|posted 7/16/2007 03:44|
|I am doing some "research" on language processing and need massive amounts of simple English text. the more the better. I was wondering how i might find such a huge source of text that can be (at least somewhat) easily accessed by machine.|
|posted 7/16/2007 05:42|
|Try public domain books, some 20 000, they all can be obtained in text format, and they are good in that the texts can be freely used, even without mentioning the author. But what is bad is that these texts are mostly old, and thus doesn't well reflect the today's knowledge |
| Project Gutenberg|
|posted 8/22/2007 01:38|
|Excuse me, colleagues, please. I'm afraid I have to interject some views here. |
To give you a specific -- and therefore useful -- answer to aid in your "research", you probably need to go to any of the Project Gutenberg related sites to acquire the texts you need. Do a Google search. There you will find virtally every book ever written, in e-text form, which is now in the public domain, meaning free of any copyright restrictions. For your use, you may need to credit your source. See the so-called Project Gutenberg fine-print, attached to the heading of each Project Gutenberg text. Contact the site hosts and you might be able to acquire many or all of these files already loaded on CD's or DVD's in zip files, which might save you a great deal of time otherwise spent in downloading each of them individually.

* [ROWS]

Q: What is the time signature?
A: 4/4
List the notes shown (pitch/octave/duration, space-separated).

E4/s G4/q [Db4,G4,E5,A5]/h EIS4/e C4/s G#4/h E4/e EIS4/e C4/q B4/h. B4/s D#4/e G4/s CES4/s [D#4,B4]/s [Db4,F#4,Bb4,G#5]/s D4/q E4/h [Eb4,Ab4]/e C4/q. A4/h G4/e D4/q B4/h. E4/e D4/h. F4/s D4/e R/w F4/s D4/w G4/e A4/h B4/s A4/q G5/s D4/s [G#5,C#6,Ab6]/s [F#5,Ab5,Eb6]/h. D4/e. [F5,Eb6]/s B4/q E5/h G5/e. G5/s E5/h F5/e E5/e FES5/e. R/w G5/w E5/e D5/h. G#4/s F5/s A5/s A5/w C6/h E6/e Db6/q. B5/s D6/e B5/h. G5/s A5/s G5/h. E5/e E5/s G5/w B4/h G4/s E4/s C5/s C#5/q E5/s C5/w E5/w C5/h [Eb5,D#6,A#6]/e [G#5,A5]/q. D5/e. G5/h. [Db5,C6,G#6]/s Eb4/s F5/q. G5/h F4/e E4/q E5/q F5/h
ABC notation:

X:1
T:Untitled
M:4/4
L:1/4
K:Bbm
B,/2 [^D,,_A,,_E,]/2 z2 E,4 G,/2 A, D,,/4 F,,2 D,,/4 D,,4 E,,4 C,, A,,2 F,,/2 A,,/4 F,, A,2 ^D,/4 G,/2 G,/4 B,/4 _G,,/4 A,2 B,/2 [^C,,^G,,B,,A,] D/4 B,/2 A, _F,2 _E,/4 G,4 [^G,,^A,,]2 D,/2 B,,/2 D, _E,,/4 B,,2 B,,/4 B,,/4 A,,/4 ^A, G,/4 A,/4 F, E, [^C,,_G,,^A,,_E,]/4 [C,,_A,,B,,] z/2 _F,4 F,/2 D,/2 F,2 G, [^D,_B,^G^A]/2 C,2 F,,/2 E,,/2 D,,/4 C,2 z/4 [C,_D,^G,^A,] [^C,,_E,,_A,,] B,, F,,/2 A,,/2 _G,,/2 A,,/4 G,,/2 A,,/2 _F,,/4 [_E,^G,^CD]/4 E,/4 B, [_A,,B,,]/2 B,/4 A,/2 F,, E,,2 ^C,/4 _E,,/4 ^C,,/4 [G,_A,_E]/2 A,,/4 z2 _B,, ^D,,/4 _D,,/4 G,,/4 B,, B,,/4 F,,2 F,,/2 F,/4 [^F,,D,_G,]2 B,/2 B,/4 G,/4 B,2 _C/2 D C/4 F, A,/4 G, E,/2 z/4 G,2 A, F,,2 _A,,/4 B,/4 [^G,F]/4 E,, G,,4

* [WHAT TO DO]
1. Answer these questions about the forum thread on sources of English text:
(a) About how many public domain books does the post from 7/16/2007 05:42 say can be obtained in text format?
(b) What drawback of those texts does that same post point out?
(c) In the post from 8/22/2007, what might the site hosts be able to provide, and what would it save?
2. Resume the forum thread on sources of English text from where it stops.

* [ANSWERS FOR THE EXERCISE]
1.
(a) Some 20 000.
(b) The texts are mostly old, so they don't reflect today's knowledge well.
(c) Many or all of the files already loaded on CDs or DVDs in zip files, saving a great deal of time that would otherwise go into downloading each file individually.

2.
Your statement "But what is bad is that these texts are mostly old, and thus doesn't well reflect the today's knowledge" strikes me as sadly typical of much of the current attitude toward the enormously valuable heritage that is the sum total of history and literature. Maybe you presume that WITASH is mainly interested in recent treatments of mostly technical subjects, and maybe he is. But if you are implying -- as I'm afraid you are -- that those books in public domain -- like Shakespeare, Chaucer, Milton, Dante, H.G. Wells, Poe, Melville, etc. etc. etc. -- are "mostly old" and do not "well reflect... today's knowledge", I am very sorry to report to you that, of ALL books published to date, those in public domain are, in fact, not only the solid foundation but all the important structural supports of our crumbling culture. These precious works, though "old" compared to magazines on your local newstand, not only "reflect... today's knowledge", they are the main portion of it, the majority of it, the cream of it, and the purest concentrated core-essence of it. If I have misjudged you, I sincerely apologize. But I shudder to think what short-sighted inheritors of our legacies will one day be the only ones who survive to archive the ruined edifice of our collective wisdoms.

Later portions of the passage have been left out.